**What the task requires:** Which lines belong in your copy? Those from the start of the data through the line with "common name: blue wildebeest", exactly as written, without any pictures.

══ Data shown

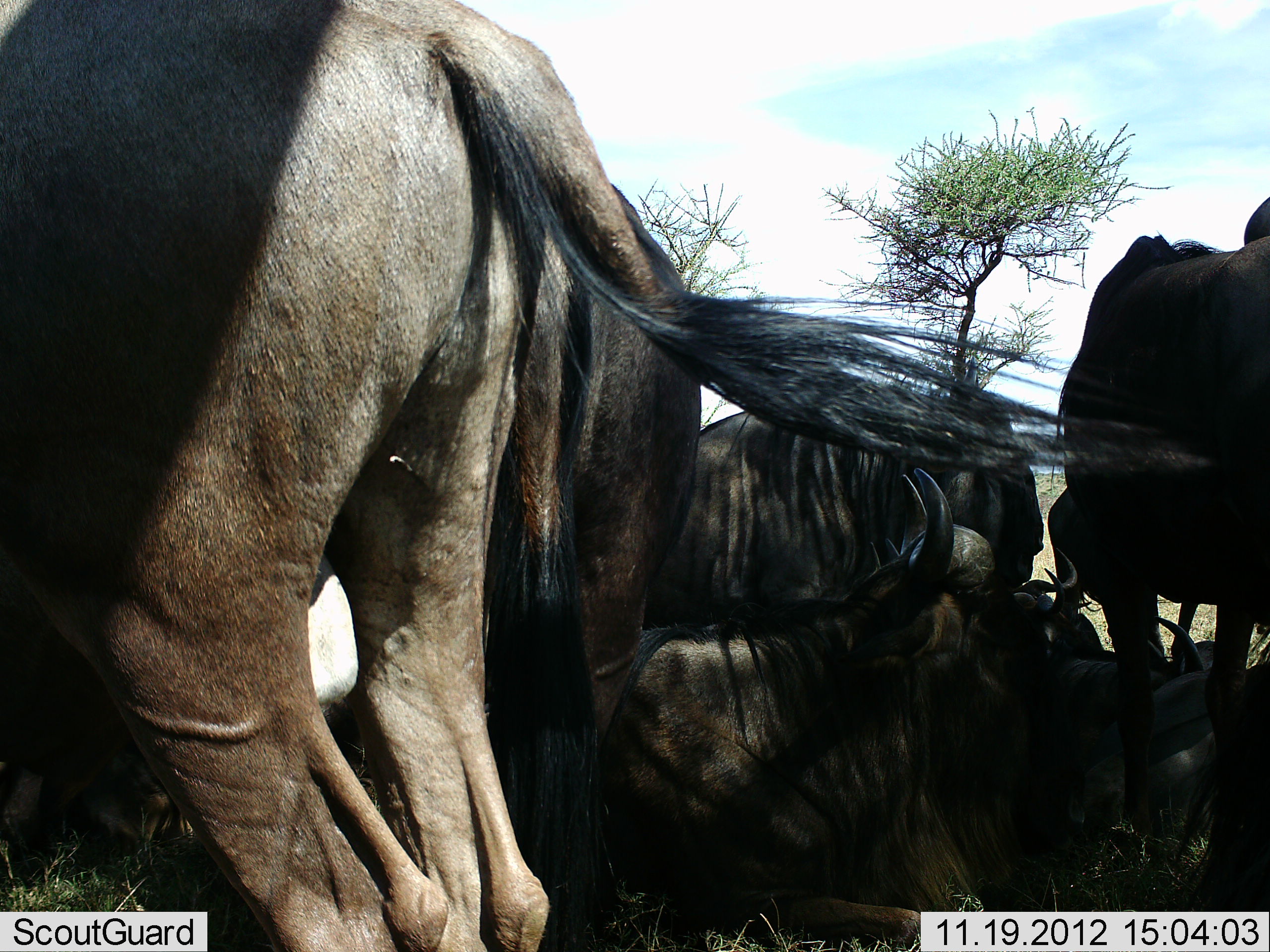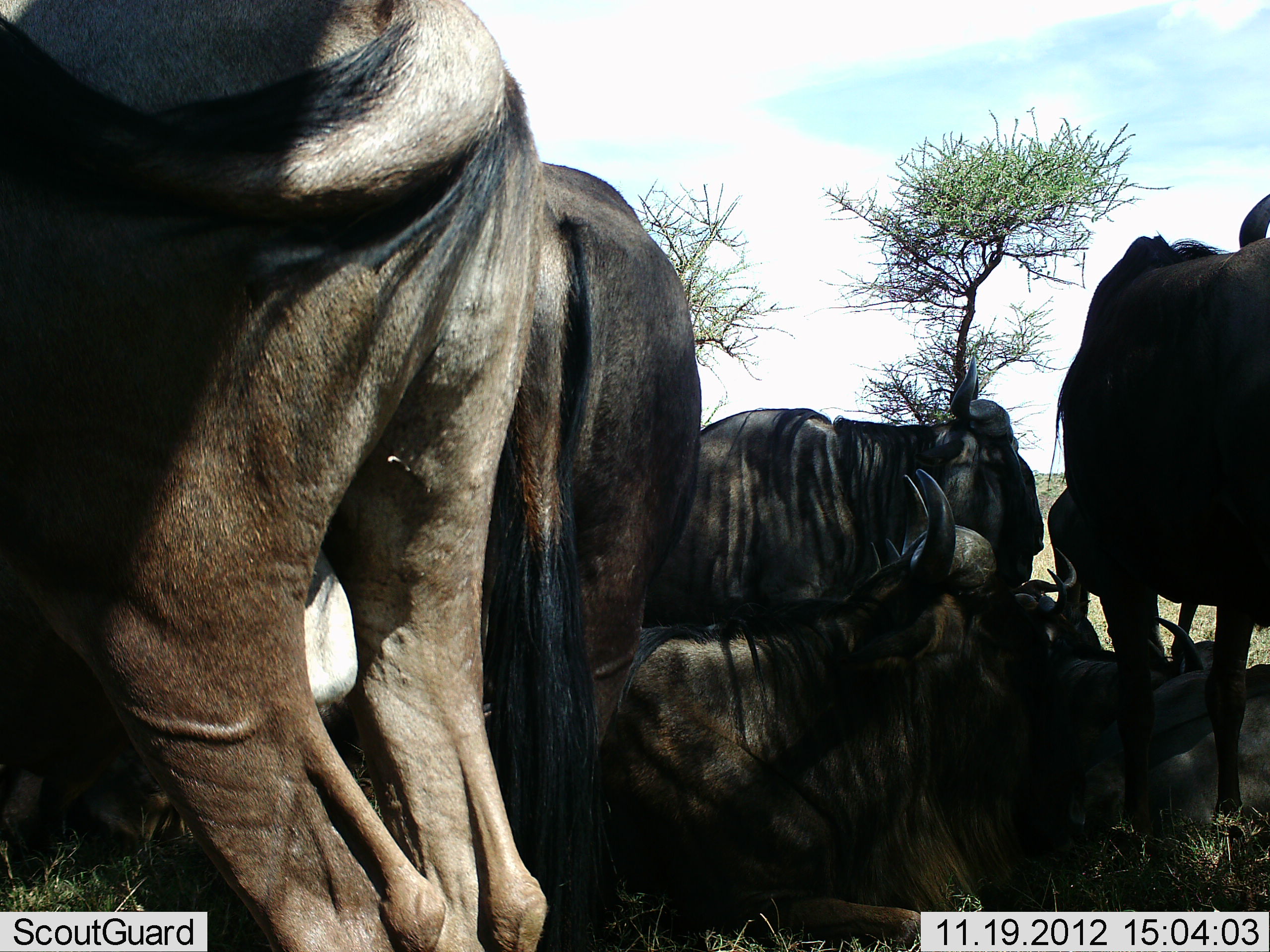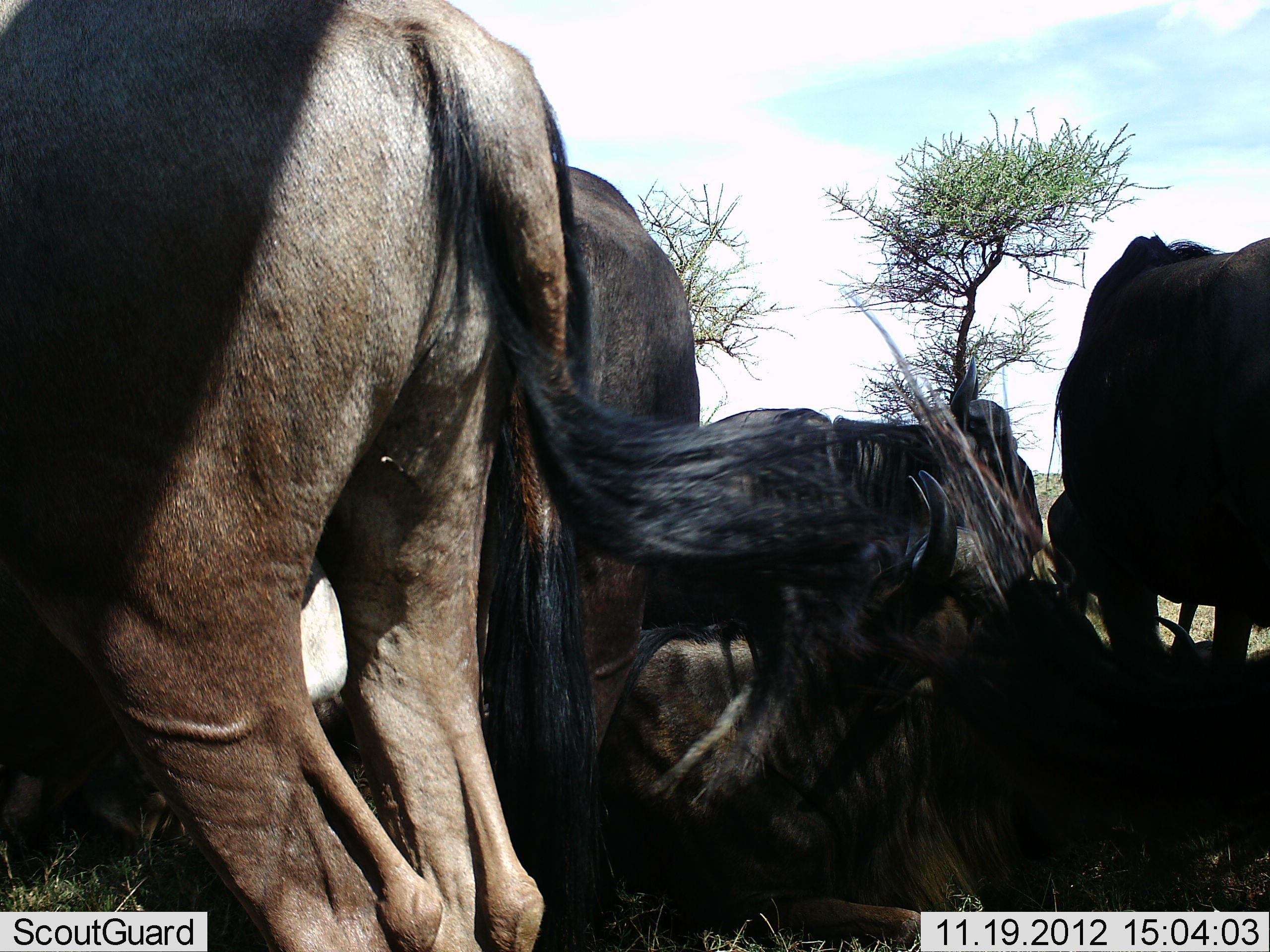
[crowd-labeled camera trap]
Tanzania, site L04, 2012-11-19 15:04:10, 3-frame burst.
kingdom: Animalia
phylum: Chordata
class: Mammalia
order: Artiodactyla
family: Bovidae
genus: Connochaetes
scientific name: Connochaetes taurinus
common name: blue wildebeest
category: wildebeest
Wildebeest (blue wildebeest) (Connochaetes taurinus), count 8. Behavior (volunteer vote fractions): standing 80%, resting 80%, moving 0%, interacting 10%. Young present (vote fraction): 0%. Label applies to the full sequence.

════

**Written answer:**
[crowd-labeled camera trap]
Tanzania, site L04, 2012-11-19 15:04:10, 3-frame burst.
kingdom: Animalia
phylum: Chordata
class: Mammalia
order: Artiodactyla
family: Bovidae
genus: Connochaetes
scientific name: Connochaetes taurinus
common name: blue wildebeest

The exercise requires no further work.